Can a conservative win the presidency if his cultural markings seem alien to too many American voters?

Mitt Romney’s experience indicates that the answer is no. More voters agreed on more key issues with Romney than with Barack Obama. Yet — as has been well publicized — Romney was crushed, 81–18, on the question of which candidate “cares about people like me.” Despite first appearances, this isn’t merely a touchy-feely “empathy” question. It’s at least as much a question about cultural cues. The key part of the question isn’t cares, but cares about people like me.

We’ve all heard about the widely reported turnout deficit in 2012 among what Sean Trende at Real Clear Politics accurately described as “largely downscale, Northern, rural whites. In other words, H. Ross Perot voters.” It takes no great powers of observation or analysis to understand that they stayed home, rather than stand in voting lines at the end of a long workday, because although they were disillusioned with Obama they just felt no affinity for the high-finance, starched-shirt, stiff-mannered Romney.

Rick Santorum would have appealed to them. Mike Huckabee, for all his considerable flaws, might well have appealed to them. Scott Walker and maybe John Kasich will have some success appealing to them in 2016. But not Romney. Nor did the elder Bush in 1992, once he was on his own rather than running effectively as Ronald Reagan’s surrogate. …

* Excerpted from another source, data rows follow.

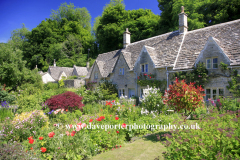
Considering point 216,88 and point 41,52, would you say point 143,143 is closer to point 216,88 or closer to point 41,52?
Result: point 216,88

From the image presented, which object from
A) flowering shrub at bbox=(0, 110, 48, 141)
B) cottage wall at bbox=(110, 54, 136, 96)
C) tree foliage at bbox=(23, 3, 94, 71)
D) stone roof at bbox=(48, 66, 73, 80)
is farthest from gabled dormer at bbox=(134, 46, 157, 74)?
tree foliage at bbox=(23, 3, 94, 71)

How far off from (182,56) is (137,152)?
37.9ft

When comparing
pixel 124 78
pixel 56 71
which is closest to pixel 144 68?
pixel 124 78

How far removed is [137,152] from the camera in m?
5.57

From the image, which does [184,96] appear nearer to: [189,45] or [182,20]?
[189,45]

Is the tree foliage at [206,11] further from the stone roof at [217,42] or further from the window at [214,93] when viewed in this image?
the window at [214,93]

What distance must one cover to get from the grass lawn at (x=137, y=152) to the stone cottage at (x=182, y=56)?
27.7 ft

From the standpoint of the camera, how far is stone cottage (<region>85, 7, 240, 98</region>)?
11876mm

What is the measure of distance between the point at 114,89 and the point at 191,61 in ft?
33.7

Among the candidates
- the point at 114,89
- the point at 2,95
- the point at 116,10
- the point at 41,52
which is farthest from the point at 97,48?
the point at 2,95

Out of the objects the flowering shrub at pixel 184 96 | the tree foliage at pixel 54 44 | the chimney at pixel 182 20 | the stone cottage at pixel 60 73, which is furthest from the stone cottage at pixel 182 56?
the tree foliage at pixel 54 44

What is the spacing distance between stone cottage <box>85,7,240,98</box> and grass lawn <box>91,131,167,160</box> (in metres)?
8.44

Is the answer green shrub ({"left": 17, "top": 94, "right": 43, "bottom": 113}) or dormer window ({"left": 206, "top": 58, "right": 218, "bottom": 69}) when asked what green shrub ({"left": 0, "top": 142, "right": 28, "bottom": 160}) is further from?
dormer window ({"left": 206, "top": 58, "right": 218, "bottom": 69})

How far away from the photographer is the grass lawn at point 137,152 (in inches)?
205
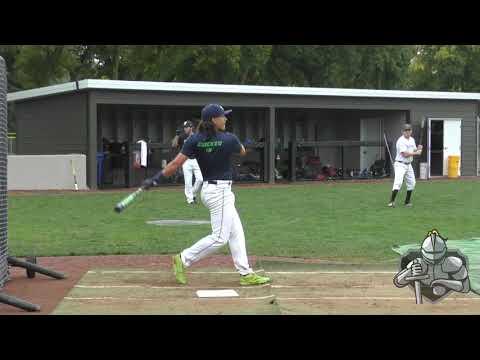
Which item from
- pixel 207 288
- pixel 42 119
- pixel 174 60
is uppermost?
pixel 174 60

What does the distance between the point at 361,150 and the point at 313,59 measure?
14.5 meters

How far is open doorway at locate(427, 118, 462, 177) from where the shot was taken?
3094cm

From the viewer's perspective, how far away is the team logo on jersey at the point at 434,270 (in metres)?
6.24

… The question then becomes how to cobble together a majority by “running the table,” as it were, among the 52 to 54 percent of the country that remains at least open to conservative principles of limited government, strong defense, and traditional values. The numbers fully on board with these principles are considerably lower than a majority; the majority is available only to a candidate who can both inspire those fully on board and make the principles attractive to a floating 10 to 14 percent who just want to feel they are heard, understood, and appreciated.